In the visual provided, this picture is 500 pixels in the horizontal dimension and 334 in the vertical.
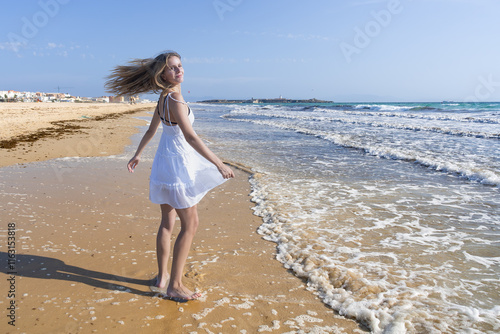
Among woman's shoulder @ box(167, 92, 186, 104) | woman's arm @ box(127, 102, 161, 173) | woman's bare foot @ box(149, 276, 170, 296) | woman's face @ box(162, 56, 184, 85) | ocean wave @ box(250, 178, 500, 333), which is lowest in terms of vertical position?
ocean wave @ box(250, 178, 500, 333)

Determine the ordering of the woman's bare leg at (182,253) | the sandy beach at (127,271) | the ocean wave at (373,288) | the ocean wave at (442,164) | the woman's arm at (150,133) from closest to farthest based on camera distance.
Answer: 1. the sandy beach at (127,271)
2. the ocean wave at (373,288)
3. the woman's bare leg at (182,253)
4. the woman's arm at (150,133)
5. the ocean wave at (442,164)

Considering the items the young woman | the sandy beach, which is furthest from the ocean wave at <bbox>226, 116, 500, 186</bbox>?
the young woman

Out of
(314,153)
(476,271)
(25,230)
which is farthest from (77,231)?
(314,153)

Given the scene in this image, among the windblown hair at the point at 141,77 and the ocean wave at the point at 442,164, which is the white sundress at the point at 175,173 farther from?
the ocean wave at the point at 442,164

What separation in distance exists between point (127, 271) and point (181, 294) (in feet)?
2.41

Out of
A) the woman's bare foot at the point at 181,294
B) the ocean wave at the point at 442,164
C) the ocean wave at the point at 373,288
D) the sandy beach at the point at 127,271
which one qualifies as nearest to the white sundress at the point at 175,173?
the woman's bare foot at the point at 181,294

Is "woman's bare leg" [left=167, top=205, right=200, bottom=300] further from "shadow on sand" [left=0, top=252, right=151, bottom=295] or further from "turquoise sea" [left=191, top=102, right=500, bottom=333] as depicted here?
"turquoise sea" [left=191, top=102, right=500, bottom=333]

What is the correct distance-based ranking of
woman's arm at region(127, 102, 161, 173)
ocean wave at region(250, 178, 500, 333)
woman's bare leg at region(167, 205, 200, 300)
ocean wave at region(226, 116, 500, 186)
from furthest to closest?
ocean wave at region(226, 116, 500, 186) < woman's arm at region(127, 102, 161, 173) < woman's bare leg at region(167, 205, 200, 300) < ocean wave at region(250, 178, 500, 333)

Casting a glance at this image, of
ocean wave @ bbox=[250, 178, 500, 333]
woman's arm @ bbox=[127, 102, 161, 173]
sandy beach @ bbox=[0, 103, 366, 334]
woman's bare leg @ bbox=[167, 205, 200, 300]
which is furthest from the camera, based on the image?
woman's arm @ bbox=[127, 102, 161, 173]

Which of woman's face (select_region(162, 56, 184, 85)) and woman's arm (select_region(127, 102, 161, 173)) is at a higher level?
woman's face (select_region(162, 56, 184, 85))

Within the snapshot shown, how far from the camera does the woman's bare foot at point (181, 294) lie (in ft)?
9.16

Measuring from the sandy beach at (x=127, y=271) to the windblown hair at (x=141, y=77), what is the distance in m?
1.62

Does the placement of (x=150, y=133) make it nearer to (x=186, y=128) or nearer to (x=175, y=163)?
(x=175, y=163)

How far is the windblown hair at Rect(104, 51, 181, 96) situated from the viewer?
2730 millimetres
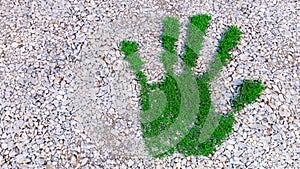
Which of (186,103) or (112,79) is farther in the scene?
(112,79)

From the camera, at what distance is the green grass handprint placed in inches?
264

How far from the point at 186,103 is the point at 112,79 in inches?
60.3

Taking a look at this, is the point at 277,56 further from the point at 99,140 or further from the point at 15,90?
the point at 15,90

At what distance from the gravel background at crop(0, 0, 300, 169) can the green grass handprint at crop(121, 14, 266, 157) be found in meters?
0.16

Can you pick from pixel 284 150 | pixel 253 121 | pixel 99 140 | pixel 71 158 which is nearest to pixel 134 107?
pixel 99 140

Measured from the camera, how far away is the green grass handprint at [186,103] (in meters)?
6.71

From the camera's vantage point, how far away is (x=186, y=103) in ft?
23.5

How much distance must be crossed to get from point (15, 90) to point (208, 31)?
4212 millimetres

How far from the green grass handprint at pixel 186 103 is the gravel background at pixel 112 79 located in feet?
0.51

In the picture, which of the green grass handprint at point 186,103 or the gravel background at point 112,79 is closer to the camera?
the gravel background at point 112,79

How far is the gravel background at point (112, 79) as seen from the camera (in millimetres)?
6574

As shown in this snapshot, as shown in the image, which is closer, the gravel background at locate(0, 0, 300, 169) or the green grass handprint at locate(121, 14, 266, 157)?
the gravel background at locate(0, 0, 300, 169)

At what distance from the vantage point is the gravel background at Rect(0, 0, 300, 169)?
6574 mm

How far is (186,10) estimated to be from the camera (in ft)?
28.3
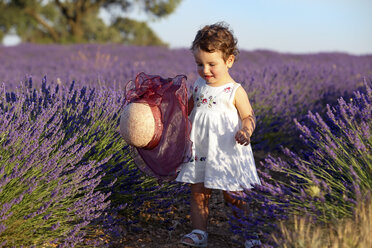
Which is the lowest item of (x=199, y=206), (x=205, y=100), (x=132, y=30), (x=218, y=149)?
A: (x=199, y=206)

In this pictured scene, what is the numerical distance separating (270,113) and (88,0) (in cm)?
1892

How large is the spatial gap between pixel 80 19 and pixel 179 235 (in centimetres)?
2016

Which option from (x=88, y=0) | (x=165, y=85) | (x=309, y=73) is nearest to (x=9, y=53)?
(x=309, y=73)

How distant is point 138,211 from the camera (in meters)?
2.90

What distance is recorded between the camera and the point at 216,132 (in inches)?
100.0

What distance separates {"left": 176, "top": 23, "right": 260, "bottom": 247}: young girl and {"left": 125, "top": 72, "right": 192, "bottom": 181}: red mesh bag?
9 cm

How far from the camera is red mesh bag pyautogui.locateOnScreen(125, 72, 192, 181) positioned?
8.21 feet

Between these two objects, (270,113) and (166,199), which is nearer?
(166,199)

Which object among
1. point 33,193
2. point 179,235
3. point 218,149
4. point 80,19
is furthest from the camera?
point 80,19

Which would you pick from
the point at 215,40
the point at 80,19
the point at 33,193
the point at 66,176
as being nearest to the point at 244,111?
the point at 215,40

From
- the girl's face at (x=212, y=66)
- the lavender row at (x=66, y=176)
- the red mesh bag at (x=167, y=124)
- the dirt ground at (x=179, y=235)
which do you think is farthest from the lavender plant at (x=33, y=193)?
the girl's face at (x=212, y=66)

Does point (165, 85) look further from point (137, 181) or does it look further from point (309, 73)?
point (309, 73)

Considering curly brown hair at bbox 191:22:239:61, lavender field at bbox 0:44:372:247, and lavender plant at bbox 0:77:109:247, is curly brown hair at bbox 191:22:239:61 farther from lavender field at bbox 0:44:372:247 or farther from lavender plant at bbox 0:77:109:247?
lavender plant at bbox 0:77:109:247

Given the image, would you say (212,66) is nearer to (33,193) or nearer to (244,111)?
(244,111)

++++++++++++++++++++

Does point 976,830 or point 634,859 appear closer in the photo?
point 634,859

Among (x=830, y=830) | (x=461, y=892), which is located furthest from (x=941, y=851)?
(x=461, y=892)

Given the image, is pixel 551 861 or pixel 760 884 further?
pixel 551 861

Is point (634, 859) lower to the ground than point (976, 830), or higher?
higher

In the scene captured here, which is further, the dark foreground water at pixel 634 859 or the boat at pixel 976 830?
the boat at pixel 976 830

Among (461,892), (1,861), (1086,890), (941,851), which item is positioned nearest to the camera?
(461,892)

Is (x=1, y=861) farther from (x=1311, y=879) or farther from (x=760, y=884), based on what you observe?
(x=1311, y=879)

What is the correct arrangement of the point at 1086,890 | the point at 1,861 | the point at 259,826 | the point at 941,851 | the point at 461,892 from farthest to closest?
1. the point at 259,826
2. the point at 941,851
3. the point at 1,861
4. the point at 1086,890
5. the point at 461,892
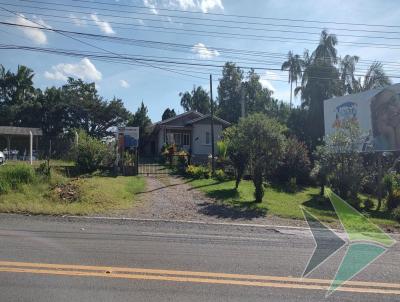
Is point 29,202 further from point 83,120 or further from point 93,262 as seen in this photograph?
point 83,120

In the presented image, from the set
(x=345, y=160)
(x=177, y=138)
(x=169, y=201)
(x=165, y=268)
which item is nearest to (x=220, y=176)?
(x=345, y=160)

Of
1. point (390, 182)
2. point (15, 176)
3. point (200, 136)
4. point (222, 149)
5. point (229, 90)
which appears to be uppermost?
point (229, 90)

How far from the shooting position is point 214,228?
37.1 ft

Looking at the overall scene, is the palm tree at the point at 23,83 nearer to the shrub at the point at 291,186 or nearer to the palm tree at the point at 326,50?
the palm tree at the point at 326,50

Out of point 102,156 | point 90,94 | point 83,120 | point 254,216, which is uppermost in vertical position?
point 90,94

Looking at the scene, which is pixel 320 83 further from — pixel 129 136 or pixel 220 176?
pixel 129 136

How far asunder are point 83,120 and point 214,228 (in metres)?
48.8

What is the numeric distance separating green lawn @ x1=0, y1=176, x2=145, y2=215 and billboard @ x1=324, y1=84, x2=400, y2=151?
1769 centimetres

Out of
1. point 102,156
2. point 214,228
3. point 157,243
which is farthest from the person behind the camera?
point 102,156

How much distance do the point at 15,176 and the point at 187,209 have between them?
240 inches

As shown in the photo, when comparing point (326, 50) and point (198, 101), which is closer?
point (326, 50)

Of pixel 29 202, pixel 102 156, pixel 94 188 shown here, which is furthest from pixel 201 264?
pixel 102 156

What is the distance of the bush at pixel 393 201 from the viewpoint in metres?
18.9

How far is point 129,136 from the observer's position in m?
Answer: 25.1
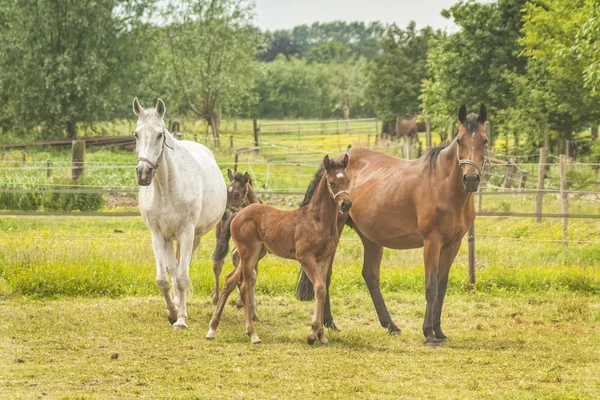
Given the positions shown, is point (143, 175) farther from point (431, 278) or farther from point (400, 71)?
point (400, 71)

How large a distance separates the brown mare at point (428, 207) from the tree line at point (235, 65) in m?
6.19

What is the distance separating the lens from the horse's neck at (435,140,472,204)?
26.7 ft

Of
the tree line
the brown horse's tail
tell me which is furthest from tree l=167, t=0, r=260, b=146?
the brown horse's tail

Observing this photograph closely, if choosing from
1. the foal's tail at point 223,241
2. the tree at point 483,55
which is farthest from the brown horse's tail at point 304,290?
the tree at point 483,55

++++++++++++++++++++

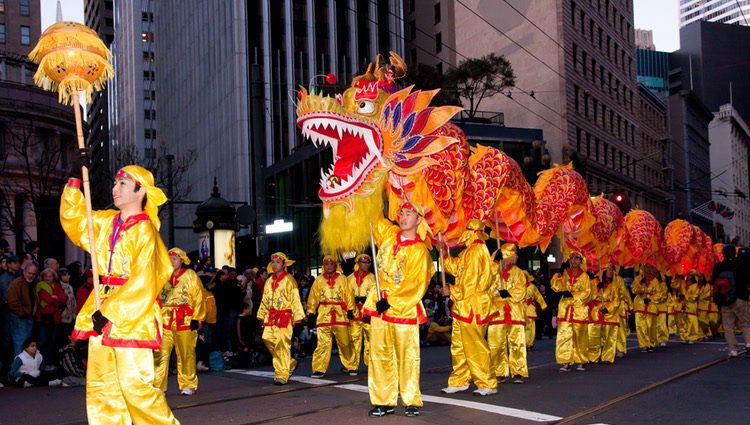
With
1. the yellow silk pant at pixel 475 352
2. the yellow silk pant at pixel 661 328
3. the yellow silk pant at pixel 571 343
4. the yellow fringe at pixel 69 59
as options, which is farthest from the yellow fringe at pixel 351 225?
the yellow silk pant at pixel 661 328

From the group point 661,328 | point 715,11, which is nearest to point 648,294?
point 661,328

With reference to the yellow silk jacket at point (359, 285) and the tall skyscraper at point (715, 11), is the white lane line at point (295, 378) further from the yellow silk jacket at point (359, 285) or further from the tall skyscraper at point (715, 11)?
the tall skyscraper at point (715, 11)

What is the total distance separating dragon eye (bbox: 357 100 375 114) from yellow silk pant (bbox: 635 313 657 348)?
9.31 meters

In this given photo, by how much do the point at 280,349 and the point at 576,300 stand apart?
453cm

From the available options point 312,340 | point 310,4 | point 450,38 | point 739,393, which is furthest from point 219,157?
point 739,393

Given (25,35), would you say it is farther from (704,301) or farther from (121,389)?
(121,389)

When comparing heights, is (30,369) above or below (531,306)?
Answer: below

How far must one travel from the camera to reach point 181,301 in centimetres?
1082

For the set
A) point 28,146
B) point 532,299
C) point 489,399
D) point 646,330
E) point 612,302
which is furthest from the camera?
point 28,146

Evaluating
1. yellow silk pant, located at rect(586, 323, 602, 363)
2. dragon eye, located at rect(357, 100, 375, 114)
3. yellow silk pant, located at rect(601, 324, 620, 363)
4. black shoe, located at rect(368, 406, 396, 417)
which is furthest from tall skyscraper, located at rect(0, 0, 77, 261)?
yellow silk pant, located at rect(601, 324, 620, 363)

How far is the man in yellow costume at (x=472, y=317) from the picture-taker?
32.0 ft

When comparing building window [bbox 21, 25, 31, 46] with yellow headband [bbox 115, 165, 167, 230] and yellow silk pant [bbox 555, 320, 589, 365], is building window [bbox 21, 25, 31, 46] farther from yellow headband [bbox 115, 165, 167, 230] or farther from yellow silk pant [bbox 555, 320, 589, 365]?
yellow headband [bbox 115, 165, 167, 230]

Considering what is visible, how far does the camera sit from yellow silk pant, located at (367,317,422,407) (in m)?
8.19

++++++++++++++++++++

* [The request]: Copy out the items from the line containing "Looking at the scene, which" through the line containing "1769 centimetres", word for word, with both of those lines included.

* [Written reply]:
Looking at the scene, which is pixel 320 83 further from — pixel 129 136 or pixel 220 176?
pixel 129 136

How far asunder are point 83,120 and point 214,228 (in metres)?
48.8

What is the numeric distance separating green lawn @ x1=0, y1=176, x2=145, y2=215 and billboard @ x1=324, y1=84, x2=400, y2=151?
1769 centimetres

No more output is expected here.